THE PROBLEM:
According to the passage on the poetry collection Stepmotherland, which prize did the collection win?

Holnes's poems experiment with macaronic language, literary forms, and prosody. In their inventiveness, they create a new tradition that blurs the borders between poetry, visual art, and dramatic text. The new legacy he creates is one with significant reverence for the past, which informs a central desire of immigrants and native-born citizens alike: the desire for a better life. Stepmotherland documents an artist's evolution into manhood and heralds the arrival of a stunning new poetic voice.
An autobiographical odyssey from Panama to Texas, Holnes’s debut collection (winner of the Andrés Montoya Poetry Prize) ponders split identities through art, current events, and religion. Of African and Chocó descent, the poet describes himself as “Black but not black enough”: a mixed-race background and queerness complicate his access to the American dream. The poems take a multitude of forms, and the erotic and devotional mix in provocative ways. Timely and multifarious, with incisive crosscultural commentary.
I didn't think I would read another resonant poetry collection so soon after #Habitus. But here we are.
Holnes blew me away with these poems. With depth and lyrical verve, we move from Panama to America, through dictatorship to invasion and around mother, father, grandmother, friends, lovers and the ways in which he was shaped by their presence.
I could not help but become immersed in these words and their flow that spoke of change, family, love, identity, and place not only within our communities, but our lands of birth and step-lands.

THE DATA:
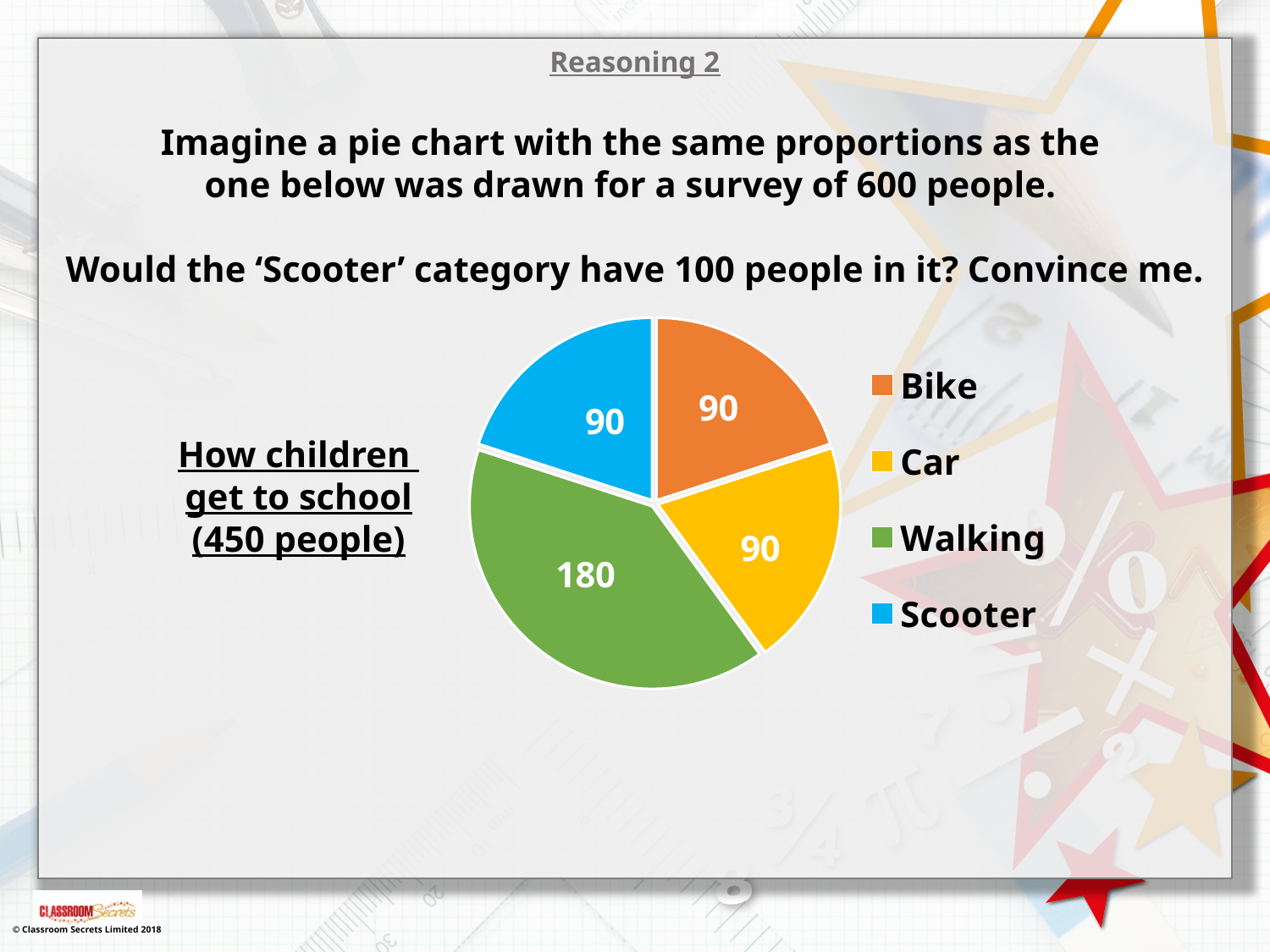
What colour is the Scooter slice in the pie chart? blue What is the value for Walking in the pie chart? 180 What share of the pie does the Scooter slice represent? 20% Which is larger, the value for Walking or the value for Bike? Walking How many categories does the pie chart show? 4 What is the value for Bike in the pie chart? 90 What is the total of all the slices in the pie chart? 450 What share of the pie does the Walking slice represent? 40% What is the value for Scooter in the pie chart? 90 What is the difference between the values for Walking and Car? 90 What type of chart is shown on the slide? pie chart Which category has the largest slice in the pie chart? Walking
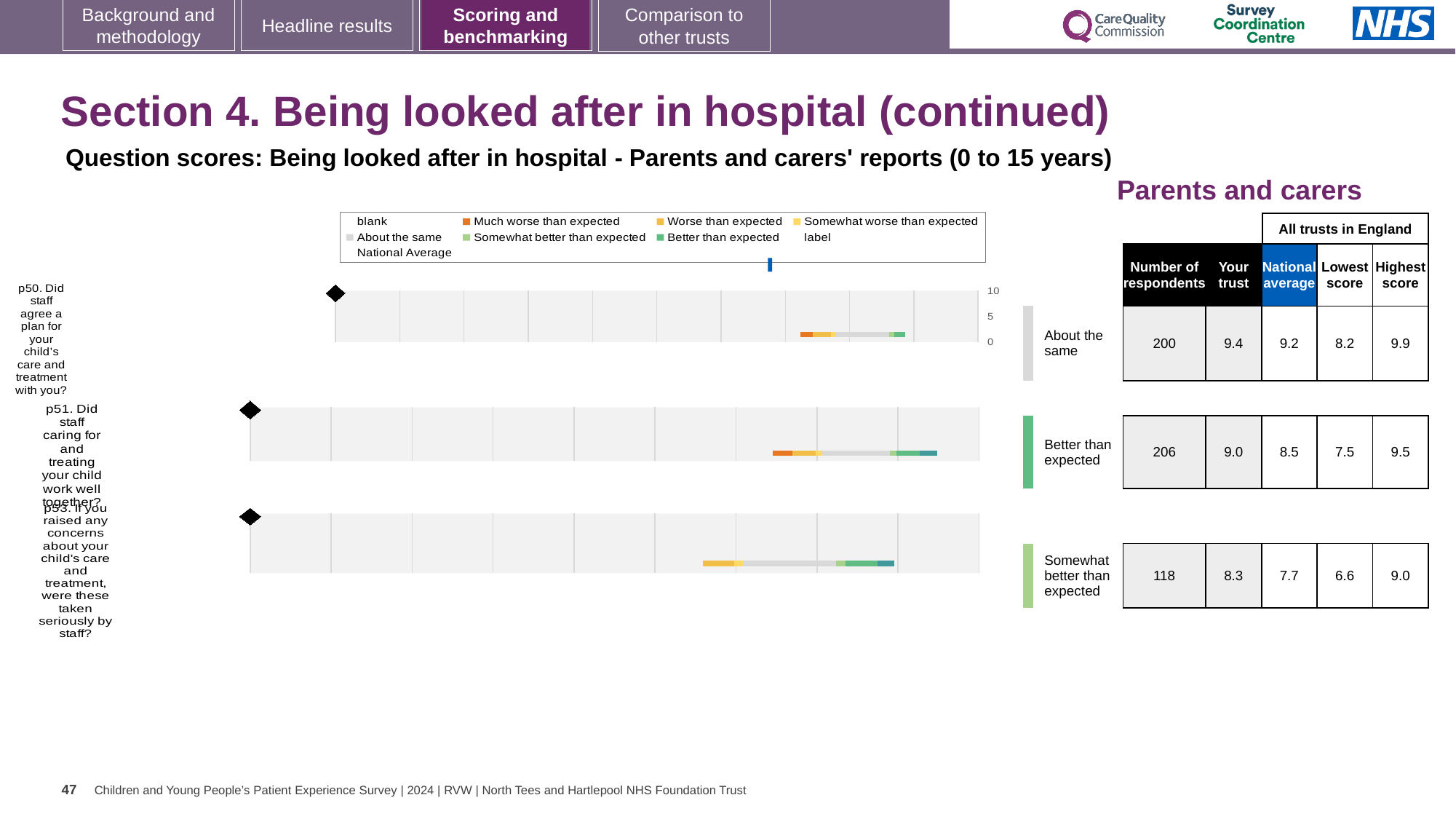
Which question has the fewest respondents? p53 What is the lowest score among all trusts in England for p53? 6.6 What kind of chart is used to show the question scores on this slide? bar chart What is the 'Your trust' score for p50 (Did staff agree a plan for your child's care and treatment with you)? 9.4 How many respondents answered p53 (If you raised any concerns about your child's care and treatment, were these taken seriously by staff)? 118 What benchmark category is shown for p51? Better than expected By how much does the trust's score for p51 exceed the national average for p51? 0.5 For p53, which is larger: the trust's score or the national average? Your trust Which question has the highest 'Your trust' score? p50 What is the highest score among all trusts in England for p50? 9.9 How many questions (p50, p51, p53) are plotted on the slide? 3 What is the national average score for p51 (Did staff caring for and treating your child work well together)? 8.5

THE ANSWER:
The Andrés Montoya Poetry Prize.